My son is six now, and he is enjoying comic books. I tried to read X-Men with him starting at the Bronze Age with the Claremont reboot since we had just finished the X-Men Animated Series, and several of the storylines were directly from that era. He enjoyed it, but then he kept asking to read "from the start in order" (definitely my son!). So first I tried to use a reading list, then I started diving into the MCP to create my own lists. I realized what I was doing searching the MCP could probably be down with a computer much more efficiently.
What is weird was one of the first things I ever coded back when I was in school was a tool that would go through the MCP and give you a "last in" and "next in" for all of the characters in a given comic. That was probably in 2003, before you guys added the search feature to the site. I was planning on approaching you guys with it, but I got busy at my new job. Eventually as I matured as a developer, I realized the code was crap, and then I saw it had been implemented much better on the site.
So back in the present, I got to work on the tool to help with my ordering problem. I wanted a tool that could be used to determine where a comic sits in relation to another.

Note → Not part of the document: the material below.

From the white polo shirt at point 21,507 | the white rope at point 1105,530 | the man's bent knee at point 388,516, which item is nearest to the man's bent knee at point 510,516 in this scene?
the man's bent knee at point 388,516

I knew the data was not granular enough to facilitate this in all cases (partly because the style guide requires you keep the least information necessary, and partly because of things like time travel and mistakes), but for most issues it would be okay. I wrote something just pretty simple in Powershell to get me started. I wrote a short parsing script that goes through the pages and finds all of the pairs of entries where the first is immediately followed by the second in at least one character's chronology. I also have a heuristic to figure out who the most popular character is that has that pair in their chronology and write that out. So then I wanted to eliminate as many loops as possible from the data so that I get generate more authoritative of answers. To do this I wrote a script to find loops of length N within that list. I will eventually write a tool to walk the tree unbound, but I figure solving the smaller loops first would be helpful. When a loop shows up, it is indicative of one of four things:
- A story has a break in the middle, and some of the characters have not been separated to one side or the other of the split (usually just due to the style guide).

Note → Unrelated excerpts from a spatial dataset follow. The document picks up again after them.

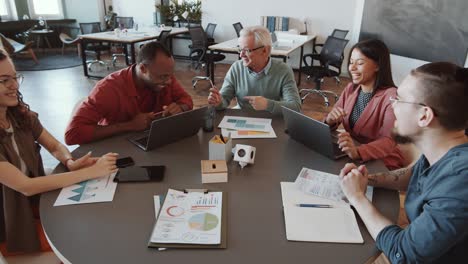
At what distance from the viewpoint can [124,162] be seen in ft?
5.09

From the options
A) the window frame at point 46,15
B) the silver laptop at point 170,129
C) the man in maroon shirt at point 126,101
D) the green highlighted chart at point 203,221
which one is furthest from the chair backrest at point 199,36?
the green highlighted chart at point 203,221

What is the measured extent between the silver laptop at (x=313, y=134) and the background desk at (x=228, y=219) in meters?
0.05

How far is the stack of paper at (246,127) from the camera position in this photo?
1915mm

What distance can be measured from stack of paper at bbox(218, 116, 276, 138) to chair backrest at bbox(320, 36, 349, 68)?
3.62 meters

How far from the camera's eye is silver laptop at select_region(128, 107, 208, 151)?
166 cm

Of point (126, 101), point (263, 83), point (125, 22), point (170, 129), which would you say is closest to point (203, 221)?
point (170, 129)

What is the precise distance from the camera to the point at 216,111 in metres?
2.28

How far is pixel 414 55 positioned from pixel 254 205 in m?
5.02

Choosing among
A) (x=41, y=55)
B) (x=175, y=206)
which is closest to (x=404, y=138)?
(x=175, y=206)

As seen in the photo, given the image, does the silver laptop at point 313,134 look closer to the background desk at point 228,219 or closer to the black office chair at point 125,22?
the background desk at point 228,219

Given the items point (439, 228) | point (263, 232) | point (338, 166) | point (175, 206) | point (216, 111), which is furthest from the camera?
point (216, 111)

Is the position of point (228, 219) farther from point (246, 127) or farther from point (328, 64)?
point (328, 64)

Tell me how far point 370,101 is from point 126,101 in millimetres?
1418

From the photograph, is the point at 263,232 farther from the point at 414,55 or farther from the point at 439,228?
the point at 414,55
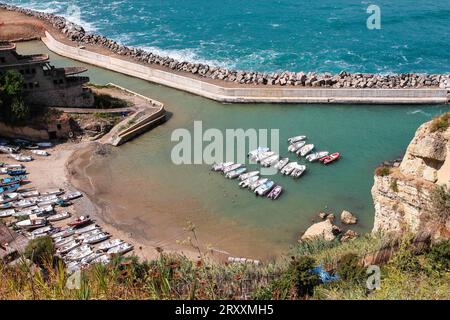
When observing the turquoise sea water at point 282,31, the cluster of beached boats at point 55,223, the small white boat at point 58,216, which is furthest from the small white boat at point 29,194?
the turquoise sea water at point 282,31

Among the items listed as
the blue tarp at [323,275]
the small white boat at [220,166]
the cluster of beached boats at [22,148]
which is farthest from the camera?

- There are multiple ambiguous flashbacks in the story that take place at different times (usually due to the style guide).
- There is a time traveler who has looped back on their own continuity (there isn't really a notation to handle this).
- There is a legitimate mistake in the MCP.
I will say that maybe a git repository (or another change management system) would be a great upgrade to this site. Rather than submitting errors and changes to a message board, you could just allow all users access to a repository, and have some kind of approval system. You would be able to see the changes all in one place with the old and new side-by-side rather than doing all the bolded (<--) and (-->) stuff. You'd be able to have an explanation attached to the change, and with proper tags you'd be able to search for all changes associated with an issue to make sure you aren't violating some past research that was forgotten around that issue. When the change is approved, it can be pulled in directly, and it could even have style guidelines applied automatically, leading to less typos and inconsistent formatting. All of the pending changes will be in a queue, and you'll be able to send changes back for reworking or reject them completely to get them out of your queue. The fact that each row is independent makes this a perfect use case for a change management system.
Anyway, that is just an idea. If you go to a change management system, I think it would be cool. Otherwise, I'll just keep giving updates on the message board and keep using my local repository.
It is good to be back! I'm glad this project is still going strong!